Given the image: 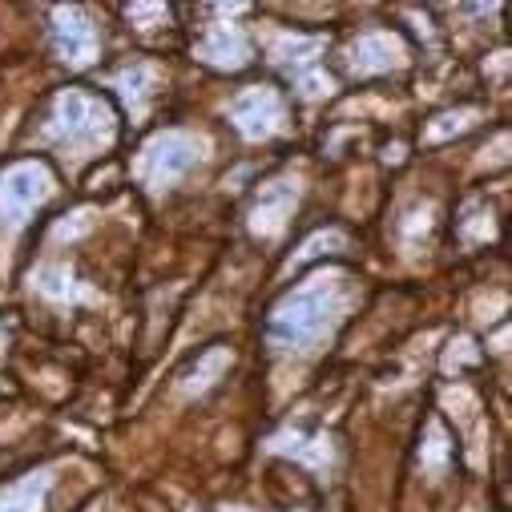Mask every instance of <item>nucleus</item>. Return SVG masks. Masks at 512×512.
Segmentation results:
<instances>
[{"instance_id": "6e6552de", "label": "nucleus", "mask_w": 512, "mask_h": 512, "mask_svg": "<svg viewBox=\"0 0 512 512\" xmlns=\"http://www.w3.org/2000/svg\"><path fill=\"white\" fill-rule=\"evenodd\" d=\"M396 61V45L388 37H367L355 45V65L359 69H379V65H392Z\"/></svg>"}, {"instance_id": "f257e3e1", "label": "nucleus", "mask_w": 512, "mask_h": 512, "mask_svg": "<svg viewBox=\"0 0 512 512\" xmlns=\"http://www.w3.org/2000/svg\"><path fill=\"white\" fill-rule=\"evenodd\" d=\"M327 323H331V299L323 291H303L279 307V315L271 319V339L283 347H303L319 331H327Z\"/></svg>"}, {"instance_id": "423d86ee", "label": "nucleus", "mask_w": 512, "mask_h": 512, "mask_svg": "<svg viewBox=\"0 0 512 512\" xmlns=\"http://www.w3.org/2000/svg\"><path fill=\"white\" fill-rule=\"evenodd\" d=\"M57 49L73 65L89 61L93 57V29L77 13H57Z\"/></svg>"}, {"instance_id": "39448f33", "label": "nucleus", "mask_w": 512, "mask_h": 512, "mask_svg": "<svg viewBox=\"0 0 512 512\" xmlns=\"http://www.w3.org/2000/svg\"><path fill=\"white\" fill-rule=\"evenodd\" d=\"M194 142H186V138H162V142H154L150 146V154H146V166H150V178L154 182H166V178H178L190 162H194Z\"/></svg>"}, {"instance_id": "7ed1b4c3", "label": "nucleus", "mask_w": 512, "mask_h": 512, "mask_svg": "<svg viewBox=\"0 0 512 512\" xmlns=\"http://www.w3.org/2000/svg\"><path fill=\"white\" fill-rule=\"evenodd\" d=\"M105 125V109L97 101H89L85 93H65L57 101V130L69 138H93Z\"/></svg>"}, {"instance_id": "1a4fd4ad", "label": "nucleus", "mask_w": 512, "mask_h": 512, "mask_svg": "<svg viewBox=\"0 0 512 512\" xmlns=\"http://www.w3.org/2000/svg\"><path fill=\"white\" fill-rule=\"evenodd\" d=\"M0 512H41V492L37 488H17L5 504H0Z\"/></svg>"}, {"instance_id": "0eeeda50", "label": "nucleus", "mask_w": 512, "mask_h": 512, "mask_svg": "<svg viewBox=\"0 0 512 512\" xmlns=\"http://www.w3.org/2000/svg\"><path fill=\"white\" fill-rule=\"evenodd\" d=\"M202 53H206L210 61H218V65H238V61L246 57V41H242L238 33H230V29H218V33L206 37Z\"/></svg>"}, {"instance_id": "20e7f679", "label": "nucleus", "mask_w": 512, "mask_h": 512, "mask_svg": "<svg viewBox=\"0 0 512 512\" xmlns=\"http://www.w3.org/2000/svg\"><path fill=\"white\" fill-rule=\"evenodd\" d=\"M234 121H238V130H242L246 138L271 134L275 121H279V101H275V93L254 89V93L238 97V101H234Z\"/></svg>"}, {"instance_id": "f03ea898", "label": "nucleus", "mask_w": 512, "mask_h": 512, "mask_svg": "<svg viewBox=\"0 0 512 512\" xmlns=\"http://www.w3.org/2000/svg\"><path fill=\"white\" fill-rule=\"evenodd\" d=\"M45 194H49L45 170H37V166H17L5 182H0V218H5V222H21Z\"/></svg>"}]
</instances>
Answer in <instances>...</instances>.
::::
DESCRIPTION OF THE TASK - Find each line of the records that contains the string "instances", and copy those lines.

OUTPUT OF THE TASK -
<instances>
</instances>
Answer in <instances>...</instances>.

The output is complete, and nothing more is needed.